### Goal of the exercise
Print the listing word for word, starting at its first line and ending at the line that contains "Answer: the blossom", with both of those lines included.

### Input records

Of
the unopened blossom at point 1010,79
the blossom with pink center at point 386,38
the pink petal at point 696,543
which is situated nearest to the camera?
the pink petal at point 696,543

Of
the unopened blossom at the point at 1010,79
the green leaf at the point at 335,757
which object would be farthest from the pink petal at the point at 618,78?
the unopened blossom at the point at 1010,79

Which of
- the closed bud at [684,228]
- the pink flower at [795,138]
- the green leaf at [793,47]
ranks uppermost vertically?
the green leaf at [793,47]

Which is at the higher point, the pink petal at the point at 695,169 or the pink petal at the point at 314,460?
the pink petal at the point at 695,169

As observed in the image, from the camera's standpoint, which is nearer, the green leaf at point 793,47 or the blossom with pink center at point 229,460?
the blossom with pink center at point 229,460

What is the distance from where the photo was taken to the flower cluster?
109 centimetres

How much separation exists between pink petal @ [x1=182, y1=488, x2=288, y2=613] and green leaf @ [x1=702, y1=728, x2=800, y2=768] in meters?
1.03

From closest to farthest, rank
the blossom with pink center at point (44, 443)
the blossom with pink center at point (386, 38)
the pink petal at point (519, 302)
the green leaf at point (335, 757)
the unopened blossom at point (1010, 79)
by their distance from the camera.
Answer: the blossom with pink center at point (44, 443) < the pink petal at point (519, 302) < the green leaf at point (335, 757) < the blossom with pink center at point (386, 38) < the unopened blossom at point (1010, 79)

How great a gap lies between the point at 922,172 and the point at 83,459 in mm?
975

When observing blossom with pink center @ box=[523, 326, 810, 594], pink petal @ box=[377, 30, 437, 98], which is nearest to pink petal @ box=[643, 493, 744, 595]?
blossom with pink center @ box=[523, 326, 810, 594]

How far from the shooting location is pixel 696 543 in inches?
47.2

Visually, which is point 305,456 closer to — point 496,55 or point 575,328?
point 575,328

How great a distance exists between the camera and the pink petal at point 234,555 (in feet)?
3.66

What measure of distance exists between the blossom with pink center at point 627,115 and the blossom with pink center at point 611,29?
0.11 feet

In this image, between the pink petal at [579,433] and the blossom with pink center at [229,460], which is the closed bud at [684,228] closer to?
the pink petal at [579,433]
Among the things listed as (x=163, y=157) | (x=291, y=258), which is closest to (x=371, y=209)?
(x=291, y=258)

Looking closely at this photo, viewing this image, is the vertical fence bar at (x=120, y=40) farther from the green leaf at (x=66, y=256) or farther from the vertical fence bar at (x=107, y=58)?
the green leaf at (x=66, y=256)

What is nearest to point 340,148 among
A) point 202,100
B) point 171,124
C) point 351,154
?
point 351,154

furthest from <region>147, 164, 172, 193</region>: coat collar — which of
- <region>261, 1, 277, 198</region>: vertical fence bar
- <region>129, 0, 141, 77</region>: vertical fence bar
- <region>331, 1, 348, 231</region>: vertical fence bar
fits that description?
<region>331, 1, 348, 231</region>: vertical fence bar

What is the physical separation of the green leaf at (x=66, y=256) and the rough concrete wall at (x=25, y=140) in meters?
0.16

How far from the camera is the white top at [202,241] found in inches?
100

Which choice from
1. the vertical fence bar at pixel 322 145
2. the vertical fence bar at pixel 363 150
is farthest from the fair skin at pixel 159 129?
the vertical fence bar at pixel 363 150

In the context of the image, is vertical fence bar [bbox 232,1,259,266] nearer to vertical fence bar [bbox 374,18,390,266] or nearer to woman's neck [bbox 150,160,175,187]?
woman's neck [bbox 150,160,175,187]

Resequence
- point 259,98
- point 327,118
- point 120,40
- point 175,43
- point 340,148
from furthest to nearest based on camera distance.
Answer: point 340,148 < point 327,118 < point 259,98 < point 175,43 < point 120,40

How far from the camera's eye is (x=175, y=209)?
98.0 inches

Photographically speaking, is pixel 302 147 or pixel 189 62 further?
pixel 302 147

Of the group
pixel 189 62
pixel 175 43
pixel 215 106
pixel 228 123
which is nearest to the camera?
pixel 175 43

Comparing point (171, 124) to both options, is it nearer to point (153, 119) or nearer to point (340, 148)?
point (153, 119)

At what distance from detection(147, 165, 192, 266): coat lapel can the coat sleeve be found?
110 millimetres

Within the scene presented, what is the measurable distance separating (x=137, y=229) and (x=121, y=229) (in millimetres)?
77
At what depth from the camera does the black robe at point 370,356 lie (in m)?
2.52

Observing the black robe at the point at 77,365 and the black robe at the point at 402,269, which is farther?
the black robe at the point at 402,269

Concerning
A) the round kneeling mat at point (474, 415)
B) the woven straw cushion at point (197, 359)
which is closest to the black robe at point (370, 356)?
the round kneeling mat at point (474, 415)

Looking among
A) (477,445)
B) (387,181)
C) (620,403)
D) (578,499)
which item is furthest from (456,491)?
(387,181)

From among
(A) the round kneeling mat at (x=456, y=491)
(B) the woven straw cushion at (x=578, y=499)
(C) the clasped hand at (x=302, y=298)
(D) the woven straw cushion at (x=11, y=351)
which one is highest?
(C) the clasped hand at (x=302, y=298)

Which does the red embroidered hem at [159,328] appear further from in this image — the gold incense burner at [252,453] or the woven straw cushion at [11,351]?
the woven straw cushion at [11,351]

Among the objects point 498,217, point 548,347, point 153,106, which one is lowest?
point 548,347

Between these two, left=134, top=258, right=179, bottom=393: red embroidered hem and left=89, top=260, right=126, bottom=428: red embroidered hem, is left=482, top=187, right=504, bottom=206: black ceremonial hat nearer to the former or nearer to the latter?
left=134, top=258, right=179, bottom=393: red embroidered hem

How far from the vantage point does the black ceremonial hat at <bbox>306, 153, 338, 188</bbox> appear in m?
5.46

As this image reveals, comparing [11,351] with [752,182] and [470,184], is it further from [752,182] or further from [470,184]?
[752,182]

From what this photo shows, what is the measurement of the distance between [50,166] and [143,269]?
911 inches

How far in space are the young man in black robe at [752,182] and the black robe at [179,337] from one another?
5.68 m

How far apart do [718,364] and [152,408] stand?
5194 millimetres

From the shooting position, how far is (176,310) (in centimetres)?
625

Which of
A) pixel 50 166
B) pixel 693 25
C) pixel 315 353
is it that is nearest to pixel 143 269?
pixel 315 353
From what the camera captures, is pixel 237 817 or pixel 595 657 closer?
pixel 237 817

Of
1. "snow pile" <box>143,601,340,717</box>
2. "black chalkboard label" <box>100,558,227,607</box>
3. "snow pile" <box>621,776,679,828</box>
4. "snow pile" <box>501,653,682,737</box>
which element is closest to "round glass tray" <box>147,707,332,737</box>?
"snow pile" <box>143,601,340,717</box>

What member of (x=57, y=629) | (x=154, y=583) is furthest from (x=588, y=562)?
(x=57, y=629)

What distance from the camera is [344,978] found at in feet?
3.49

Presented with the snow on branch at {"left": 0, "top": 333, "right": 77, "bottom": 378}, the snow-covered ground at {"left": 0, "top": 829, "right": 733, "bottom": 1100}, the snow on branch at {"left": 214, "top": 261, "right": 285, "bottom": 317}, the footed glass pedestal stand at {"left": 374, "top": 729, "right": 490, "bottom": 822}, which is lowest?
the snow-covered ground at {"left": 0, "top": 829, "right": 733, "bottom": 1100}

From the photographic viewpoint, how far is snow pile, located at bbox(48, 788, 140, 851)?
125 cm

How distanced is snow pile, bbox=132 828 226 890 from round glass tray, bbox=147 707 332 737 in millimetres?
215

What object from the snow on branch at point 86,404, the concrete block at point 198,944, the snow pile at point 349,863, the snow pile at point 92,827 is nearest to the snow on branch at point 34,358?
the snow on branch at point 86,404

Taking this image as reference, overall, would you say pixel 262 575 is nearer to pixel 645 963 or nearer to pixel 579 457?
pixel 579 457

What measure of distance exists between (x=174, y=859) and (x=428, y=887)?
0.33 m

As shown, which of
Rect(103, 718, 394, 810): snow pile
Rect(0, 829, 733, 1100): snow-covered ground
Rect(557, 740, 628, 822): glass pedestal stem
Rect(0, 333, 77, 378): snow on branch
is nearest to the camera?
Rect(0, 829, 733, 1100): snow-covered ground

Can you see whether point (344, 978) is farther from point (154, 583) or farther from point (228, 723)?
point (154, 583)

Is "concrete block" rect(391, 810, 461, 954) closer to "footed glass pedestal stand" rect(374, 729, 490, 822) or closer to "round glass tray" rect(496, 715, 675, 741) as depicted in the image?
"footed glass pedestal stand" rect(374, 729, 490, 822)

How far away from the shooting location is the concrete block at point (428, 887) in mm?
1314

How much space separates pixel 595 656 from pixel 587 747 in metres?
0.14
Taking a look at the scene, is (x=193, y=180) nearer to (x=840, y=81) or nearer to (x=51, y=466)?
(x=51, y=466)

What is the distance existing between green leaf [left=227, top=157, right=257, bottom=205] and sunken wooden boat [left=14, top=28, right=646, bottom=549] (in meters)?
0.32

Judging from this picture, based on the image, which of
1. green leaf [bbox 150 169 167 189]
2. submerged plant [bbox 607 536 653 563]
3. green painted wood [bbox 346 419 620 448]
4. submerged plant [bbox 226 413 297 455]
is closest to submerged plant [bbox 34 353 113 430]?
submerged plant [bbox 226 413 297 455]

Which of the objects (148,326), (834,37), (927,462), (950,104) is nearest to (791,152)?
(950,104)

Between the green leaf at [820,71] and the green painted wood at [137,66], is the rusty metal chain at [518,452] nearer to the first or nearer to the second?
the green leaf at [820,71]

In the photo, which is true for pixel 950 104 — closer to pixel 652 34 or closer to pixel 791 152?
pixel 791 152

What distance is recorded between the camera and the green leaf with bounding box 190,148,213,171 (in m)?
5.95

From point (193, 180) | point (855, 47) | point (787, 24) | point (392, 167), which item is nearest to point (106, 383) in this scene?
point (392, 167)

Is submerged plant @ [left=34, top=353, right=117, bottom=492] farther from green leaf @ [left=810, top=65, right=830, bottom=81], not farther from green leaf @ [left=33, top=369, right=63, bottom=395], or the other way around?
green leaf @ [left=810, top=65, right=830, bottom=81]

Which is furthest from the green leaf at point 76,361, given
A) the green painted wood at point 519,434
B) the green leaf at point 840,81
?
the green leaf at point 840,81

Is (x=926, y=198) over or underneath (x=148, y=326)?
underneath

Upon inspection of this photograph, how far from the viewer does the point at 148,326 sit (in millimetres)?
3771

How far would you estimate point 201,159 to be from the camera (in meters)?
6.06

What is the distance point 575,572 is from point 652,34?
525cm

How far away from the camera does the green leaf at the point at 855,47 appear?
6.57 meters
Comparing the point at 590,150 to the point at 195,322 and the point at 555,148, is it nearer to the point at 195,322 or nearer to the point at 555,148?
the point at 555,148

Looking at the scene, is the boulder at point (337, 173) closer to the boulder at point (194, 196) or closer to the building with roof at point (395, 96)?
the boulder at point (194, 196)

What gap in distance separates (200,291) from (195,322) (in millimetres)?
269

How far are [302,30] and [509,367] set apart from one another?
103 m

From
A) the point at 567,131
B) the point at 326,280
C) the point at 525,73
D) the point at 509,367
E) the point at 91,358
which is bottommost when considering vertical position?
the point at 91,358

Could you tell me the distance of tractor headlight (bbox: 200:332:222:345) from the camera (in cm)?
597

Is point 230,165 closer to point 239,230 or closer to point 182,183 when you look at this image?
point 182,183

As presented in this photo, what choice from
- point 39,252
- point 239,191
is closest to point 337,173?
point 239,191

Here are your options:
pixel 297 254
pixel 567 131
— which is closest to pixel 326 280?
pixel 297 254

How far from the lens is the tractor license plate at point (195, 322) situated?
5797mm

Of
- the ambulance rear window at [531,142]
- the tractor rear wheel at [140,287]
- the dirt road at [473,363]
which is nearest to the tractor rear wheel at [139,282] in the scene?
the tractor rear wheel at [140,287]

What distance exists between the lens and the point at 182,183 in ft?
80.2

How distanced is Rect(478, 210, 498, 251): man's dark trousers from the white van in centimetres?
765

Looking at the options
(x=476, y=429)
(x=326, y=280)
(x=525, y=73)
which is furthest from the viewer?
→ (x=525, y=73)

### Task result
Of
the unopened blossom at point 1010,79
the blossom with pink center at point 386,38
the pink petal at point 696,543
which is situated nearest to the camera?
the pink petal at point 696,543

Of
the unopened blossom at the point at 1010,79
the green leaf at the point at 335,757
which object would be farthest from the pink petal at the point at 618,78?
the unopened blossom at the point at 1010,79

Which of
- the closed bud at [684,228]
- the pink flower at [795,138]
- the green leaf at [793,47]
ranks uppermost vertically?
the green leaf at [793,47]

Which is at the higher point, the pink petal at the point at 695,169 or the pink petal at the point at 314,460?
the pink petal at the point at 695,169

As observed in the image, from the camera's standpoint, which is nearer, the green leaf at point 793,47 or the blossom with pink center at point 229,460?
the blossom with pink center at point 229,460

What is the distance from where the photo was taken to the flower cluster?
109 centimetres

How much separation exists between pink petal @ [x1=182, y1=488, x2=288, y2=613] and green leaf @ [x1=702, y1=728, x2=800, y2=768] in meters?
1.03

From closest to farthest, rank
the blossom with pink center at point (44, 443)
the blossom with pink center at point (386, 38)
the pink petal at point (519, 302)
the green leaf at point (335, 757)
the unopened blossom at point (1010, 79)
by their distance from the camera.
Answer: the blossom with pink center at point (44, 443) < the pink petal at point (519, 302) < the green leaf at point (335, 757) < the blossom with pink center at point (386, 38) < the unopened blossom at point (1010, 79)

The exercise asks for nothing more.